L'averse passée, on prend une rue transversale, qui nous fait pénétrer dans ce quartier. A part nous, ne passent ici que celles et ceux qui y vivent, ou qui ont quelque chose de précis à y faire. Nous voici au Parc André-Citroën. Un aménagement de verdure et de bassins, déjà plus ou moins décati, sur le site de l'ancienne fabrique de voitures. On en fait le tour. Le soleil revient. On cherche des toilettes, mais c'est immense, un buisson fera l'affaire. L'homme se regroupe en communautés énormes, mais s'ennuie vite de la Nature. On cherche à la recréer au centre des villes, avec toute l'imperfection, la prétention dont l'humanité est capable en la matière. Le lendemain, pareillement, on visite le "Jardin Atlantique" construit sur une dalle au-dessus des voies de la gare Montparnasse. Plus concentré, plus compliqué et moins lisible que l'immense parc Citroën, enserré dans un carcan d'immeubles des années soixante. Pour y arriver, on a suivi le boulevard Pasteur, qui ramenait sur notre route un peu de normalité après la traversée insensée de toute la zone engazonnée qui mène, par les Invalides, du Pont-Alexandre III jusqu'au métro Sèvres-Lecourbe. A l'approche de Montparnasse, la chaussée s'élève, pour passer le champ de voies, soustrait au regard – on a largement construit par dessus. Et là, entre la rampe d'accès à un parking et la route, derrière de mornes grilles, un coin d'herbe brillait sous le soleil intérimaire d'octobre; le vent le faisait ondoyer comme il l'aurait fait en pleine campagne. Et il y avait là, concentré dans le verdoiement de ces quelques mètres carrés d'herbe, dans ce touchant ondoiement, plus de naturel que dans les jardins publics savamment aménagés.

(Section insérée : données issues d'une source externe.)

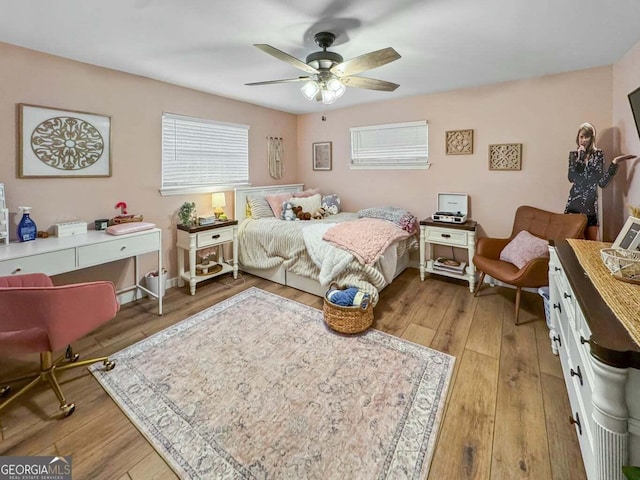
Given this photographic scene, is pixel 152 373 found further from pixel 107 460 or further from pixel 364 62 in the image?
pixel 364 62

Une rue mène à une autre. Ou alors elle débouche sur une place, sur un carrefour où s'ouvrent des perspectives qui vous semblent infinies. Cette réserve de territoires, cette promesse, répétée à chaque coin de rue, d'un nombre de quartiers restant à découvrir, voilà ce qui fait la fascination des grandes villes.

Le soir, retour au studio, au cœur de la ville. La nuit est tombée, on fait quelques achats domestiques au petit magasin de derrière. Le quartier a beaucoup changé, en trente ans. Gentrification forcenée. Les commerces de bouche désuets, le restaurant chinois bon marché ont fait place à des franchises de prêt-à-porter, à des magasins de design, de décoration. Les gays, leur style de vie, leur pouvoir d'achat... Malgré tout, la rue du Renard reste une frontière. Du côté de Saint-Merry, tout le monde n'a pas l'air recommandable. Un couple palabre indéfiniment, assis sur un perron, dans la ruelle aux pavés noirâtres et mouillés. Les terrasses sont bondées, c'est l'heure de l'apéritif, qu'on prolonge volontiers. Dans la petite salle d'eau, j'actionne la chasse des toilettes. L'évacuation ne se fait pas, ici, par un effet brutal de cascade, mais par un mouvement un peu lent de tourbillon, qui emporte tout sous les rues, sous les pavés inégaux, sous les grilles de fonte, dans ce réseau dantesque, tiède et puant des égouts, là où s'engoufre toute la saleté des villes, immanquablement.